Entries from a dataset
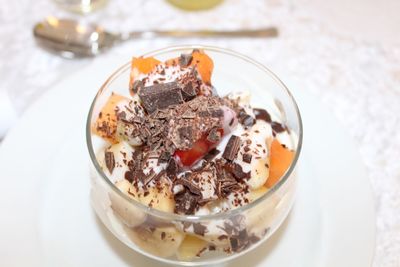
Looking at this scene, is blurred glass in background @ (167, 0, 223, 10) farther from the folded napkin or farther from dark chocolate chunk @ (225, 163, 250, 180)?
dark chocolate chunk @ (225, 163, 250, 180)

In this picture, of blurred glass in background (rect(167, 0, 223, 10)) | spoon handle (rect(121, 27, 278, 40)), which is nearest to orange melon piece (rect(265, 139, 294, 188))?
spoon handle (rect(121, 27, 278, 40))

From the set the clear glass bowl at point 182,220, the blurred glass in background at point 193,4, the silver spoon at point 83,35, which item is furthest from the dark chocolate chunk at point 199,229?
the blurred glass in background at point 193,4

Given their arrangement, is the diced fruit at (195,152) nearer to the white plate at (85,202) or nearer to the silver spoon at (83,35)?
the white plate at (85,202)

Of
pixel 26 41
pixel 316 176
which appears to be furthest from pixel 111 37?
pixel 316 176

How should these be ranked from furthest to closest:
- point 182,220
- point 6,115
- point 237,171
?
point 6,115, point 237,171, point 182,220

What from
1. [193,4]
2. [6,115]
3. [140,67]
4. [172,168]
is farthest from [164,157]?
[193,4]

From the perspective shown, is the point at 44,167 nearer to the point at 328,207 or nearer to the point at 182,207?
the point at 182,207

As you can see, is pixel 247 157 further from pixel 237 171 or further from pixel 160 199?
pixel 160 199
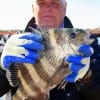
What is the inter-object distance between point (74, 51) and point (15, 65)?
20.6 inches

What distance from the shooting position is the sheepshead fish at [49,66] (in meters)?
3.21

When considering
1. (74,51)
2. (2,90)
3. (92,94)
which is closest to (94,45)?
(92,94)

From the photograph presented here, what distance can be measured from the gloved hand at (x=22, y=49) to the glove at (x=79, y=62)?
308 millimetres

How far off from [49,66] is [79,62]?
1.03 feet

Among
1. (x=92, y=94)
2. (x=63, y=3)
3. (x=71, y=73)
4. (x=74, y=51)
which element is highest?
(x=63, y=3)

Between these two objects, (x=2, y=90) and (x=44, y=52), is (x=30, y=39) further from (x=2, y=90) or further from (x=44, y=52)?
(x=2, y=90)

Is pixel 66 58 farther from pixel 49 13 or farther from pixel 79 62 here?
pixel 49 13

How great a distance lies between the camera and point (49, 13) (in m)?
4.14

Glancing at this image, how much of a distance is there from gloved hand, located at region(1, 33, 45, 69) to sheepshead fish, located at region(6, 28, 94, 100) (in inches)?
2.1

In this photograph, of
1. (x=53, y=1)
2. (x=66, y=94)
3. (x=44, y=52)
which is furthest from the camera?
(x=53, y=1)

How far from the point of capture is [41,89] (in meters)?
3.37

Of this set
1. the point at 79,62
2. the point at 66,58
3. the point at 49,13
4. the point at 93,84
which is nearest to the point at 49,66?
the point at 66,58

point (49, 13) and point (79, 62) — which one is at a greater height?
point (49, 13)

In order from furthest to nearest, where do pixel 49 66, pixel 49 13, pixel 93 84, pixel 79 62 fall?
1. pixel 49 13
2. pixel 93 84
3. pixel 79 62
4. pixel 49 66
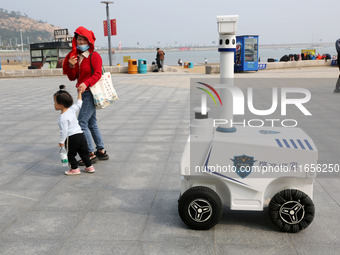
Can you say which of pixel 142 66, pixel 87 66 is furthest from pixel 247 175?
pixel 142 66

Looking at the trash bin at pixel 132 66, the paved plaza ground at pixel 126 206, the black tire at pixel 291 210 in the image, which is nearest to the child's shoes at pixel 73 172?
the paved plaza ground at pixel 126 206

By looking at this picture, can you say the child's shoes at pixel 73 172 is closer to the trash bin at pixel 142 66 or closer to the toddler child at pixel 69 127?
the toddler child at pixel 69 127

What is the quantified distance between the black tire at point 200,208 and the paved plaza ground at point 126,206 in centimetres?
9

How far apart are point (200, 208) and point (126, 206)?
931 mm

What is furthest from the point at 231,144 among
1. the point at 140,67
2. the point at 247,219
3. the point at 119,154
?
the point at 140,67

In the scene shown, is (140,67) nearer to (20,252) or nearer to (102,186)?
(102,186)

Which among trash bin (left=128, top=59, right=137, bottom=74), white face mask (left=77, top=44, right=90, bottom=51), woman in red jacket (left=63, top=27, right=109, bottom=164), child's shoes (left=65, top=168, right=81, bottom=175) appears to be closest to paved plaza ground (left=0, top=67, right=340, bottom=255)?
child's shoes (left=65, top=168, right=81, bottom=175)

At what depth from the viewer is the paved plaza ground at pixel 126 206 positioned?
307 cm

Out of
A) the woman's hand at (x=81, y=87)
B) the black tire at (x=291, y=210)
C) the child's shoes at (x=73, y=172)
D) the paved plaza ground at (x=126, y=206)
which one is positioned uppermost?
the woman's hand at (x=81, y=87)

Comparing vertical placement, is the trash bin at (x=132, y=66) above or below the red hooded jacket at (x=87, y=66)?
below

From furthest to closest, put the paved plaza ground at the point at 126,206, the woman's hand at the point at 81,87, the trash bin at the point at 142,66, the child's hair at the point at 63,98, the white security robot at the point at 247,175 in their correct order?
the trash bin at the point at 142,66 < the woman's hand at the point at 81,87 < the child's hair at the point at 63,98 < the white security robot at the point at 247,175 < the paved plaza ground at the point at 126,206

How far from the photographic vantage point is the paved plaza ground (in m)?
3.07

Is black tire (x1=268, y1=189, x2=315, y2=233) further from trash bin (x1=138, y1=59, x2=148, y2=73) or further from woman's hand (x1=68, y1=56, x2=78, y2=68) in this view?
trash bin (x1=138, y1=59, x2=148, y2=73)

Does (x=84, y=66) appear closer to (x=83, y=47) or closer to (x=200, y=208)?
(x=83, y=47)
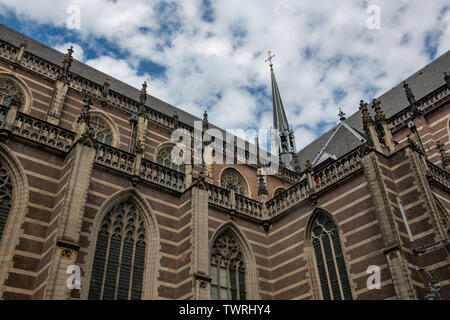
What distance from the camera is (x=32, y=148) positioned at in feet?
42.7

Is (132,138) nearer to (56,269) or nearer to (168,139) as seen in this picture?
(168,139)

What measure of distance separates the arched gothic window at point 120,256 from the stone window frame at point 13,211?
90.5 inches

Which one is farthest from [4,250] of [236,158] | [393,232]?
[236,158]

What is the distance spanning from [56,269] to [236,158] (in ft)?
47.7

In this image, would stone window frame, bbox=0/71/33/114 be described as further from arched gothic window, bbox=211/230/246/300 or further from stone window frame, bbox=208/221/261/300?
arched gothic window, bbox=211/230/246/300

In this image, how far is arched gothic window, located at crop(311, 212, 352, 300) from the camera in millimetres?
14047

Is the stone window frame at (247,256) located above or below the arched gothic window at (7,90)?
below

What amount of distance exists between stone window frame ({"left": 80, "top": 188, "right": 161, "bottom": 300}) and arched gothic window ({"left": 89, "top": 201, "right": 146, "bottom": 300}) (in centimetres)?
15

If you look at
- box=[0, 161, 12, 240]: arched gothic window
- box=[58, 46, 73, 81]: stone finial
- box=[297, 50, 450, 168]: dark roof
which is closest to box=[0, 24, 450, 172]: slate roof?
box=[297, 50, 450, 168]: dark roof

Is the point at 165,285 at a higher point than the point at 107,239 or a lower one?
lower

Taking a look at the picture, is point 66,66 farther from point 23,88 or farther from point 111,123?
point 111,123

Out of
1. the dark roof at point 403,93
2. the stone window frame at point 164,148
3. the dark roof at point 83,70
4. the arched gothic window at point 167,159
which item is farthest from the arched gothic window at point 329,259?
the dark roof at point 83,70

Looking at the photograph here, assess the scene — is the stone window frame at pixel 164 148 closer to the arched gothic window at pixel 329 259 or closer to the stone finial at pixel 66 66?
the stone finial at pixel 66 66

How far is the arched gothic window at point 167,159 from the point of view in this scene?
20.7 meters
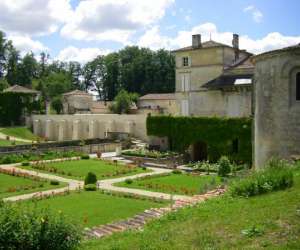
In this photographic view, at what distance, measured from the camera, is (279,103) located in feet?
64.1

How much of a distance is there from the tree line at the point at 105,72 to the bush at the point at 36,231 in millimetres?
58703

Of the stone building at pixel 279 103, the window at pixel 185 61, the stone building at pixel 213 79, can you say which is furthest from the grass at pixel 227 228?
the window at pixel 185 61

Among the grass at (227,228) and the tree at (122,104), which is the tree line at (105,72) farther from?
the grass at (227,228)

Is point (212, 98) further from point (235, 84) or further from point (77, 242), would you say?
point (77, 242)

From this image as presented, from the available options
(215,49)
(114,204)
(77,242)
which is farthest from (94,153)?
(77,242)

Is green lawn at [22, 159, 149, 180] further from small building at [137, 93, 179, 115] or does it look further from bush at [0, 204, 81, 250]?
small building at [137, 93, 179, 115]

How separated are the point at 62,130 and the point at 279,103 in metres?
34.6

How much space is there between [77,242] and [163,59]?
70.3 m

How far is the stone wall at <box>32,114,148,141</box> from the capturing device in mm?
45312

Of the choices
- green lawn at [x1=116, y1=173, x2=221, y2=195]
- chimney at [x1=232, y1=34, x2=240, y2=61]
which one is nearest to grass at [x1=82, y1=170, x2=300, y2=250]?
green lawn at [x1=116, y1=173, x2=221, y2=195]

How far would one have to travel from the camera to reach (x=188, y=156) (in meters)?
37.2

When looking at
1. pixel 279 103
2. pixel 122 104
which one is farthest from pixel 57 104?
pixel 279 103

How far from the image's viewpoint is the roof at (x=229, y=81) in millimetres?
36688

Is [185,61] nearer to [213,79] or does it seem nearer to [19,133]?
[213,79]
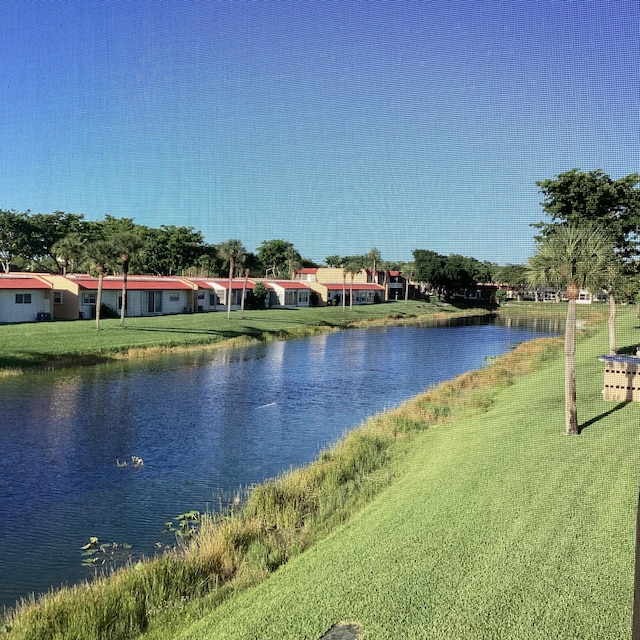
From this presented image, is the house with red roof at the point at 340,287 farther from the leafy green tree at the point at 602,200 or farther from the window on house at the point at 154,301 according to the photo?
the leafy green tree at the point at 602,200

• OBJECTIVE:
Copy verbatim the stretch of items from the line containing "At what depth" through the line containing "the trash bin at the point at 142,66 <", both included.

• RESULT FOR THIS TASK:
At what depth from the viewer is the paved plaza ground at pixel 126 206 positioned?
307 cm

Out of
A) the woman's hand at (x=81, y=87)
B) the black tire at (x=291, y=210)
C) the child's shoes at (x=73, y=172)
D) the paved plaza ground at (x=126, y=206)
which one is positioned uppermost?
the woman's hand at (x=81, y=87)

Comparing vertical placement, is the trash bin at (x=132, y=66) above or below the red hooded jacket at (x=87, y=66)?
below

From furthest to closest, put the paved plaza ground at the point at 126,206, the woman's hand at the point at 81,87, the trash bin at the point at 142,66, the child's hair at the point at 63,98, the white security robot at the point at 247,175 in their correct order?
the trash bin at the point at 142,66 < the woman's hand at the point at 81,87 < the child's hair at the point at 63,98 < the white security robot at the point at 247,175 < the paved plaza ground at the point at 126,206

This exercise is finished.